Still can’t understand why bandwidth is being “stockpiled” to provide “Room to Grow.” If the bandwidth was cheaper more apps would be found. Despite growth slowing (to only 26% CAGR), “Cloud” being the source of most of this growth, and really sufficient volume for volume pricing to work, 86% of the capacity isn’t lit (and a reasonable proportion of what is isn’t at 100Gbps even.)
If this is on a lambda basis, OK, you sell the beast not the cut. Otherwise, start a market, take the vig, and let them fill it.

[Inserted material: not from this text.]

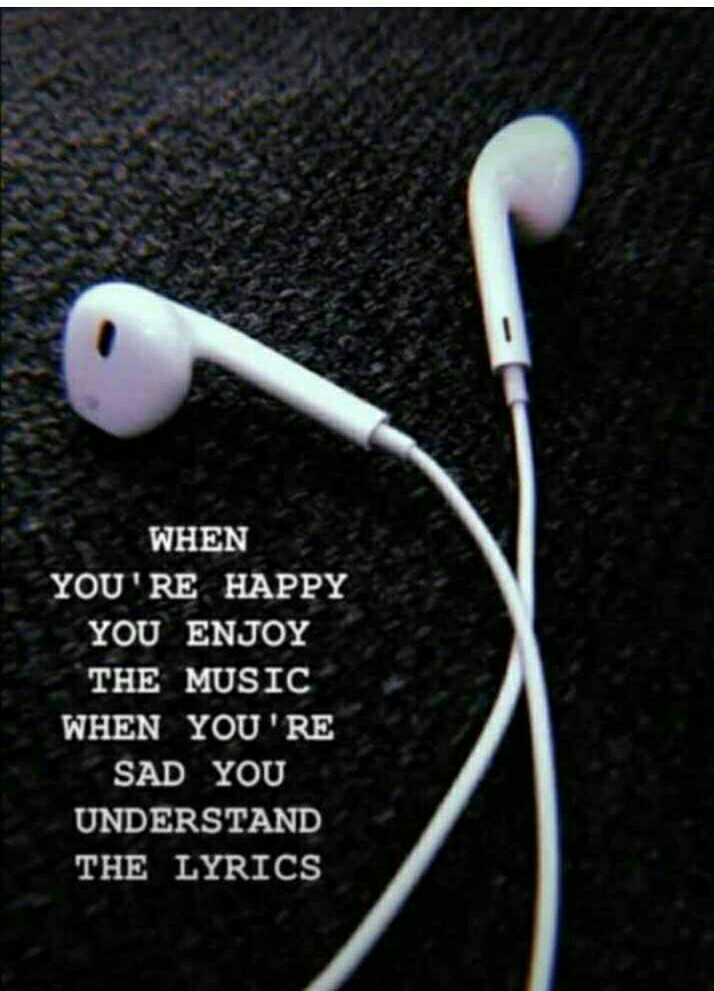 it's true - WHEN YOU ' RE HAPPY YOU ENJOY THE MUSIC WHEN YOU ' RE SAD YOU UNDERSTAND THE LYRICS - ShareChat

Even travel sites understand that.
It turns out that the average rake at Priceline Group is even higher today, as they allow merchants to voluntarily bid up their rake for better placement in the network (you can see this in the table above). This is one of my favorite marketplace business model “tweaks.” You start with a low rake to get broad-based supplier adoption, and you add in a market-driven pricing dynamic that allows those suppliers who want more volume or exposure to pay more on an opt-in basis. This way no one leaves the network due to excessive fees, yet you end up with a higher average rake over time due to the competitive dynamic. And when prices go up due to bidding and competition, the suppliers blame their competition not the platform
Rake, vig, brokerage fees, it’s all margin in the end. And those bloody pipes would be full. Coming from historic scarcity, where the bit you don’t move now you never move, the wasted opportunityis intolerable, particularly as transistors (and George Gilder) taught us that wasting a plentiful resource is how we progress.